# [Listed entries]
++++++++++

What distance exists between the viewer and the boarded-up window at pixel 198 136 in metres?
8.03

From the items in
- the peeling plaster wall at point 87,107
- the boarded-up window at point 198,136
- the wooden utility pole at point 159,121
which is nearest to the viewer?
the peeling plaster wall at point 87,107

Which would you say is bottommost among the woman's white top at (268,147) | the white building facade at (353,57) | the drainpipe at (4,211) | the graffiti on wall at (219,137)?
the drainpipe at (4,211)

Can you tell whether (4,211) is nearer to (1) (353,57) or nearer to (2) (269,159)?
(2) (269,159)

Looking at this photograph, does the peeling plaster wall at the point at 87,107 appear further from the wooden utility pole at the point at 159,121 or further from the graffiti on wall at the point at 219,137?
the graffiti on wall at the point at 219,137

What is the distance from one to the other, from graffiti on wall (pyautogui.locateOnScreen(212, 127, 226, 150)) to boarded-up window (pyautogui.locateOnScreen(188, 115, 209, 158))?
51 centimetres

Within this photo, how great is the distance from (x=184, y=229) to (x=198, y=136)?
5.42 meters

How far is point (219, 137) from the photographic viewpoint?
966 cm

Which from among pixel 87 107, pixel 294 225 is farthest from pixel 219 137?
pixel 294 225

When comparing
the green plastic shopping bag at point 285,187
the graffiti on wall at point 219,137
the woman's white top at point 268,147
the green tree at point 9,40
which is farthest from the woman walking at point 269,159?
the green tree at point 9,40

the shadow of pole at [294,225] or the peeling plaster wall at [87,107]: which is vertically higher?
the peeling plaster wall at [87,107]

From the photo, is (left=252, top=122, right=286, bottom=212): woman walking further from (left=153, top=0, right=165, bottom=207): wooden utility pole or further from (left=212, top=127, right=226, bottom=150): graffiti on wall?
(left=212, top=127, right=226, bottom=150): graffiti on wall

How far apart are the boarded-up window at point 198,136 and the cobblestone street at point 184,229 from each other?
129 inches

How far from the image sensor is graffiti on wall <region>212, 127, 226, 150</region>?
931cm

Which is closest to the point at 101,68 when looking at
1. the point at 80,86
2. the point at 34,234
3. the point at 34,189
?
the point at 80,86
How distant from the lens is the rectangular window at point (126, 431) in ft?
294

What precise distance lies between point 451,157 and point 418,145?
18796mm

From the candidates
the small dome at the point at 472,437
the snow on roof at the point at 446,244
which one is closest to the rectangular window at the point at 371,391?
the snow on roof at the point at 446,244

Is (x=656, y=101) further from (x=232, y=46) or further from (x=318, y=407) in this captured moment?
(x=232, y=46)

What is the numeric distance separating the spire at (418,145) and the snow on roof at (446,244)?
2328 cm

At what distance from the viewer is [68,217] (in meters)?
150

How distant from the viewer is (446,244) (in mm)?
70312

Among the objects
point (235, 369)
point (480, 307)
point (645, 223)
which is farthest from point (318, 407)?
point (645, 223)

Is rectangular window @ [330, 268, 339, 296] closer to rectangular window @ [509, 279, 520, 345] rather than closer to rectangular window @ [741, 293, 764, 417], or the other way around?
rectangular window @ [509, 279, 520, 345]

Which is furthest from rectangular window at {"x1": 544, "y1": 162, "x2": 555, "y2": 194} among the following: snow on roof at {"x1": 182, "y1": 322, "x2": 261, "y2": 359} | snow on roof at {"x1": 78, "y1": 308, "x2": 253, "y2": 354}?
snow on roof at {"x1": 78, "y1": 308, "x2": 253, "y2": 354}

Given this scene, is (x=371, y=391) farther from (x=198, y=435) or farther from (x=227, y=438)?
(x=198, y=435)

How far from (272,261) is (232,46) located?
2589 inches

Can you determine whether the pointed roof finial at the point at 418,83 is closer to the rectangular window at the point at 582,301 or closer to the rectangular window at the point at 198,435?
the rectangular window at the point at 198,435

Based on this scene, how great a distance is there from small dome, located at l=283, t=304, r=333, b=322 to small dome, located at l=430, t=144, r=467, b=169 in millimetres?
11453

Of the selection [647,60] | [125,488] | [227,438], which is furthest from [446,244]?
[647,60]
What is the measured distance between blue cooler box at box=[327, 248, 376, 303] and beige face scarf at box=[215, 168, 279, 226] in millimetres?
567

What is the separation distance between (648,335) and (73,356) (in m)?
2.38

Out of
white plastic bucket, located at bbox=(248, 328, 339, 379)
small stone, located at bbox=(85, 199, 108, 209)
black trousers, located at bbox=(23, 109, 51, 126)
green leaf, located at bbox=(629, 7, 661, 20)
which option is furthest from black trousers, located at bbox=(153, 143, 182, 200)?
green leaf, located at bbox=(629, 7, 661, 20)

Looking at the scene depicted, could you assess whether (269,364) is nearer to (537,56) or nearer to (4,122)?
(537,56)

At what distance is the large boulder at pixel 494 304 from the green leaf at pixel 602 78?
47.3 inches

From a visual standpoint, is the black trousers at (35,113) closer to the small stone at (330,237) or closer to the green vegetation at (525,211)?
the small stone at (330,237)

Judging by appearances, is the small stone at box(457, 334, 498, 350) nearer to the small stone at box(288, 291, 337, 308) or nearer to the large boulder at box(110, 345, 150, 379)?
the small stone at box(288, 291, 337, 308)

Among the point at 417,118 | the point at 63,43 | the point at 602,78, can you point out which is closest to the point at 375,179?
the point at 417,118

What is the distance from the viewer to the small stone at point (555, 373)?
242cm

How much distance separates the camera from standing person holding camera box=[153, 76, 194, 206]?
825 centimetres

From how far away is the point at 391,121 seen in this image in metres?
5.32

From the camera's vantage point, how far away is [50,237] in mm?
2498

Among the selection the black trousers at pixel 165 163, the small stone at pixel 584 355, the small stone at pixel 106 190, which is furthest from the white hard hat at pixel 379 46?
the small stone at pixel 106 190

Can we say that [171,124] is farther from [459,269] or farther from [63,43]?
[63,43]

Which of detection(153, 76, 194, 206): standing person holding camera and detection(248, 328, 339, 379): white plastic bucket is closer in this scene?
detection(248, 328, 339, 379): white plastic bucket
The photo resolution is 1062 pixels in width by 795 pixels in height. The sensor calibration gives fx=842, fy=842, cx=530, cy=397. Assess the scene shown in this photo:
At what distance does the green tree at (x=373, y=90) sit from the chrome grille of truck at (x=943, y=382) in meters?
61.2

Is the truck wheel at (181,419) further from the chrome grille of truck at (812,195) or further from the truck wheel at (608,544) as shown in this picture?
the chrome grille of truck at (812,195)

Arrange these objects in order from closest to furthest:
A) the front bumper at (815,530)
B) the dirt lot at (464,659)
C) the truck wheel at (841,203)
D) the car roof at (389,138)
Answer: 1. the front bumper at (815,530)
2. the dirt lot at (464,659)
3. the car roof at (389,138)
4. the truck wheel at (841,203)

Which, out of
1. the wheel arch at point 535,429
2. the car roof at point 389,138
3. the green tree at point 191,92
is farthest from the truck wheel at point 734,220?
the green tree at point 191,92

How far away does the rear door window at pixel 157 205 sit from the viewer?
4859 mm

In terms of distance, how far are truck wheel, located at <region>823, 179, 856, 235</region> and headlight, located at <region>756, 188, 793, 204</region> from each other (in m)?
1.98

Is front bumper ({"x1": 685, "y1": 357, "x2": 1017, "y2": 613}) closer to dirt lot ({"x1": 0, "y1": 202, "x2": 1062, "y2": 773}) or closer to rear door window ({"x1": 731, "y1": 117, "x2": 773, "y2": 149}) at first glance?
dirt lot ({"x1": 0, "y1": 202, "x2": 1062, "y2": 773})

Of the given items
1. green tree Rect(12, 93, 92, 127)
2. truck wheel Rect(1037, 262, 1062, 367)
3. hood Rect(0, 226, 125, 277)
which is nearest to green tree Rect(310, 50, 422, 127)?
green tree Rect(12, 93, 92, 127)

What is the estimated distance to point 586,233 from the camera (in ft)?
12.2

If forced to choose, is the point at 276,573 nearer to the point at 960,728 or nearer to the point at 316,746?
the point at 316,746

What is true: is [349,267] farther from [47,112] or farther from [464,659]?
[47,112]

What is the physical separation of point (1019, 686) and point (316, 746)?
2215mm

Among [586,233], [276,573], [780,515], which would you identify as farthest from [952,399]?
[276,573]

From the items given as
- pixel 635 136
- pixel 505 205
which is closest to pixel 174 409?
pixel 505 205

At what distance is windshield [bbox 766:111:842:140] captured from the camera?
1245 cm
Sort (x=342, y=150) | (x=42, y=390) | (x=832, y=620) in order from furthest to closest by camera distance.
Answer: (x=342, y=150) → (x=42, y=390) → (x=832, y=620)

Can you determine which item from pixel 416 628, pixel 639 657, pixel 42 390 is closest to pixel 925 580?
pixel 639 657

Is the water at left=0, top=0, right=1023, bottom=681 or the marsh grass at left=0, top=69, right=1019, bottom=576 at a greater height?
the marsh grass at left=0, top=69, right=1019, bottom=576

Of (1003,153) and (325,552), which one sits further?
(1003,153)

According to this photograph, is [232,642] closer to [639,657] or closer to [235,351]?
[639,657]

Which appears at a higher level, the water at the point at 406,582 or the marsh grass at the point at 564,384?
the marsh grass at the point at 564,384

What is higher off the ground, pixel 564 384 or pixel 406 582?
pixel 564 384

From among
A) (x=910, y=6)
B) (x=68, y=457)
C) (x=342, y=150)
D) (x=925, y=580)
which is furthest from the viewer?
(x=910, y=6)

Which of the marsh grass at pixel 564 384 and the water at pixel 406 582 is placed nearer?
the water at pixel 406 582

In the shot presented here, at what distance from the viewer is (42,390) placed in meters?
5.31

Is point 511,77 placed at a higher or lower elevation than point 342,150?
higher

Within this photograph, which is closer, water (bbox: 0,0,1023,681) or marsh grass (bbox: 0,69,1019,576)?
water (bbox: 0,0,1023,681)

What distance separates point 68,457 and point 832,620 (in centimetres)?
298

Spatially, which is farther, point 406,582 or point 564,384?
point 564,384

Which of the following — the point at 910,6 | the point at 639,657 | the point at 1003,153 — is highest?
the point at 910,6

++++++++++

# [Written instruction]
Render everything in the data from the line containing "Arrange these objects" down to the line containing "4. the truck wheel at (841,203)" as a Markdown table with the columns Row and Line, one numbered row per line and blank lines left out.

# [Solution to the exercise]
| Row | Line |
|---|---|
| 1 | Arrange these objects in order from closest to furthest: |
| 2 | A) the front bumper at (815,530) |
| 3 | B) the dirt lot at (464,659) |
| 4 | C) the truck wheel at (841,203) |
| 5 | D) the car roof at (389,138) |
| 6 | Answer: 1. the front bumper at (815,530) |
| 7 | 2. the dirt lot at (464,659) |
| 8 | 3. the car roof at (389,138) |
| 9 | 4. the truck wheel at (841,203) |